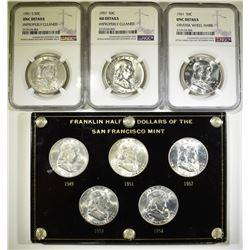 FRANKLIN HALF DOLLAR LOT 8 COINS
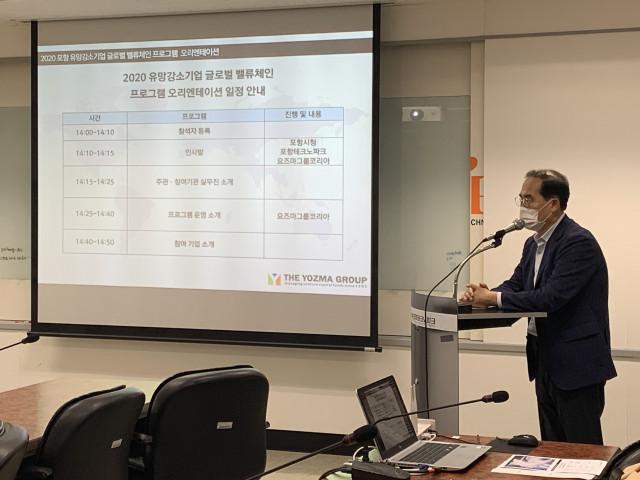 포항 유망 강소기업 글로벌 밸류체인 프로그램의 오리엔테이션이 포항테크노파크에서 진행되고 있다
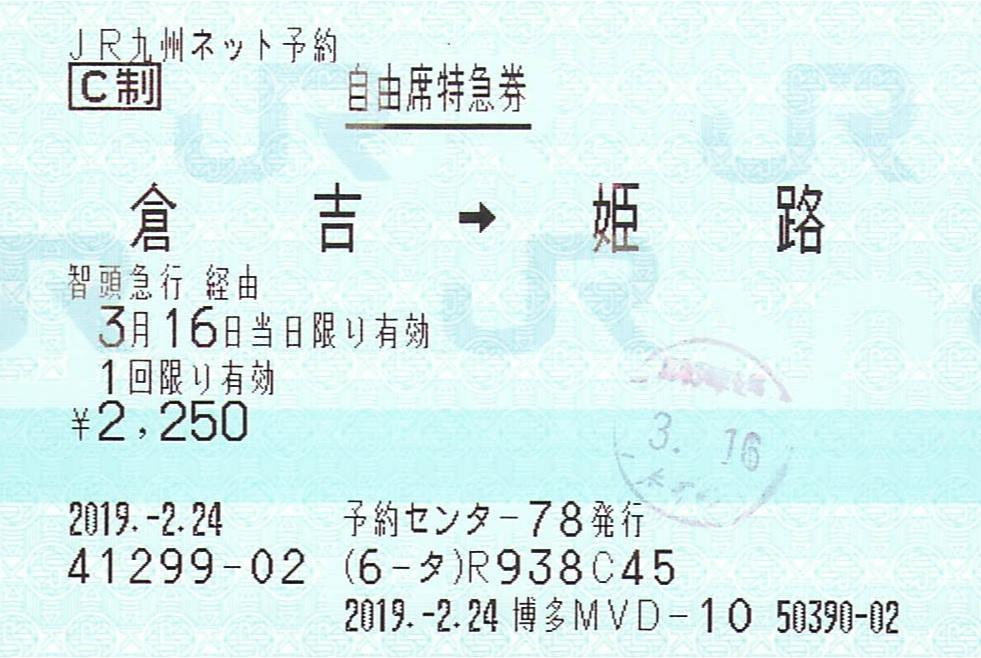 f:id:Himatsubushi2:20210129142141j:plain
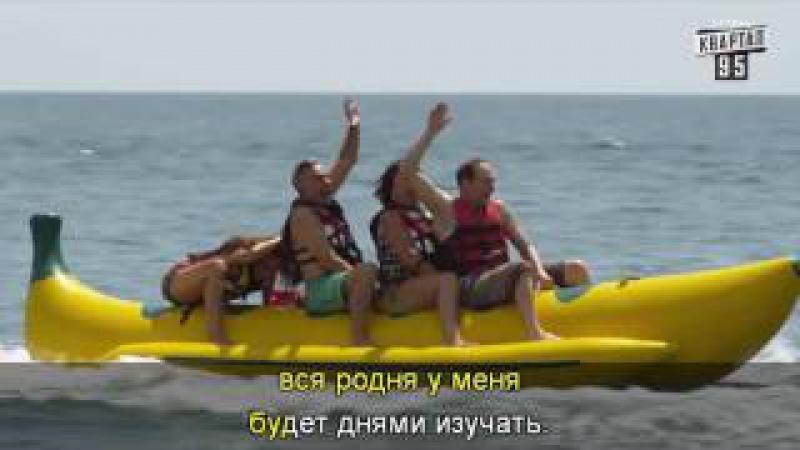 Караоке: «Вот и стали дни короче...» из сериала «Сваты-4»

◆ ◆ ◆ ◆ ◆

> What you need to do
Repeat the data exactly as given. Keep every picture out of the copy.

> Exercise output
 FRANKLIN HALF DOLLAR LOT 8 COINS
 포항 유망 강소기업 글로벌 밸류체인 프로그램의 오리엔테이션이 포항테크노파크에서 진행되고 있다
 f:id:Himatsubushi2:20210129142141j:plain
 Караоке: «Вот и стали дни короче...» из сериала «Сваты-4»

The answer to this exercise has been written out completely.